Later winners helped pioneer advances in fuel efficiency and emissions standards, with technology like catalytic converters and diesel particulate filters becoming common themes.  
For today’s contenders, technology has become the new battleground, with a natural divide between features designed for safety and entertainment. According to Steve, it’s an area that can potentially trip-up a newly launched car, especially when manufacturers release a car early safe in the knowledge that a later software update might iron out the early creases. That in mind, it is often the established players that win the day on car-tech; companies that have had time to finesse operability post launch. 

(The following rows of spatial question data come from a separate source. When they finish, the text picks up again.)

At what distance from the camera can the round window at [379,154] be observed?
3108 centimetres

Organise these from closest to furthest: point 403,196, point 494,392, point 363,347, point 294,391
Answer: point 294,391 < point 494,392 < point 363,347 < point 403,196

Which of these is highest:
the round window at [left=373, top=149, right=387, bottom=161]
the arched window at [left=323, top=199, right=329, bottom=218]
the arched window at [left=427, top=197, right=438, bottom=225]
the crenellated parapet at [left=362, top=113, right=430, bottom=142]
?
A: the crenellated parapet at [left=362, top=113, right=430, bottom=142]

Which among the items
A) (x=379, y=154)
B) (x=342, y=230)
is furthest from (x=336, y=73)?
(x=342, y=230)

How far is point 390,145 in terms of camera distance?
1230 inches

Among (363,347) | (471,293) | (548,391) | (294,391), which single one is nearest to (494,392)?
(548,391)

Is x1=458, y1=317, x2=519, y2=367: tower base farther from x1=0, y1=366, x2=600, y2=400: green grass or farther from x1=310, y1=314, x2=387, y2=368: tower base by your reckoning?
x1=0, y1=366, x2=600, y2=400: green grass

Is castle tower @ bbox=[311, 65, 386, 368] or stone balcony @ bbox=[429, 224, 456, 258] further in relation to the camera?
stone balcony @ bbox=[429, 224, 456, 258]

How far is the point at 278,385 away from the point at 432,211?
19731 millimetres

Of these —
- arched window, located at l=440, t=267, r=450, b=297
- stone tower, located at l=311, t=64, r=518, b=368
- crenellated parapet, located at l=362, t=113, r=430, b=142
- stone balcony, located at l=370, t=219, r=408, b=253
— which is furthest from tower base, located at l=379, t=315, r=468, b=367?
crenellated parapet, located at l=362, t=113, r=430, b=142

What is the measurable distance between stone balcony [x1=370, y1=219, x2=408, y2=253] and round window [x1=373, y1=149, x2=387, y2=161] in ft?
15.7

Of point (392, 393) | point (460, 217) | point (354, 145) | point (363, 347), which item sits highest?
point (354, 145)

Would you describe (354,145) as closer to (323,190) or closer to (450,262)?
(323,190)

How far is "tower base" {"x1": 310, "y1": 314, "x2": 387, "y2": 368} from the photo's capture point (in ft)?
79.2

When it comes to technology, usability and safety of use is a key consideration, as Steve explains, “it has to strike the right balance between button interactions, alongside touchscreens and intelligent voice control. We’re big believers that physical controls causes less distraction. The best tech provides a combination of options, BMW’s i-drive stands out, with easy to access turn wheel knobs that combine with screens. The Volvo E30 also stands out for its combination of touchscreen and intelligent voice control, with particularly strong speech recognition. While touchscreens can help to de-litter a dashboard, the system must be intuitive and work well.” 

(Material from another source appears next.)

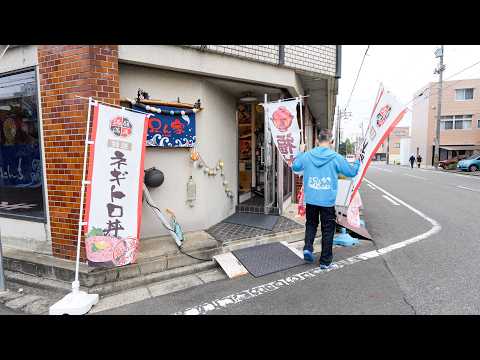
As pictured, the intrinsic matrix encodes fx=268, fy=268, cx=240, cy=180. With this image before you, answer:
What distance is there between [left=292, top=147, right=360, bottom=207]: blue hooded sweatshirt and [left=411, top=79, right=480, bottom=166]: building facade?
32.8 m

So, as we enter a new age of motoring with an endless array of vehicle body types, new advances in electric and hybrid technology and petrol and diesel engines reaching a new pinnacle of efficiency and performance, what type of vehicle will reign victorious this year? 
We asked Steve whether we’ve reached an inflection point, will a new electric brand see off internal combustion engines? Steve wouldn’t confirm or deny but cryptically told us “this year, more than ever, electric vehicles didn’t have to win”.  But was his answer a diversion, designed to throw us off the scent? We’ll have to wait for Thursday night to find out! 
The market for new cars is more exciting, more varied and more confusing than ever. The role of What Car? as arbiter of decision-making navigating choice has never been more relevant.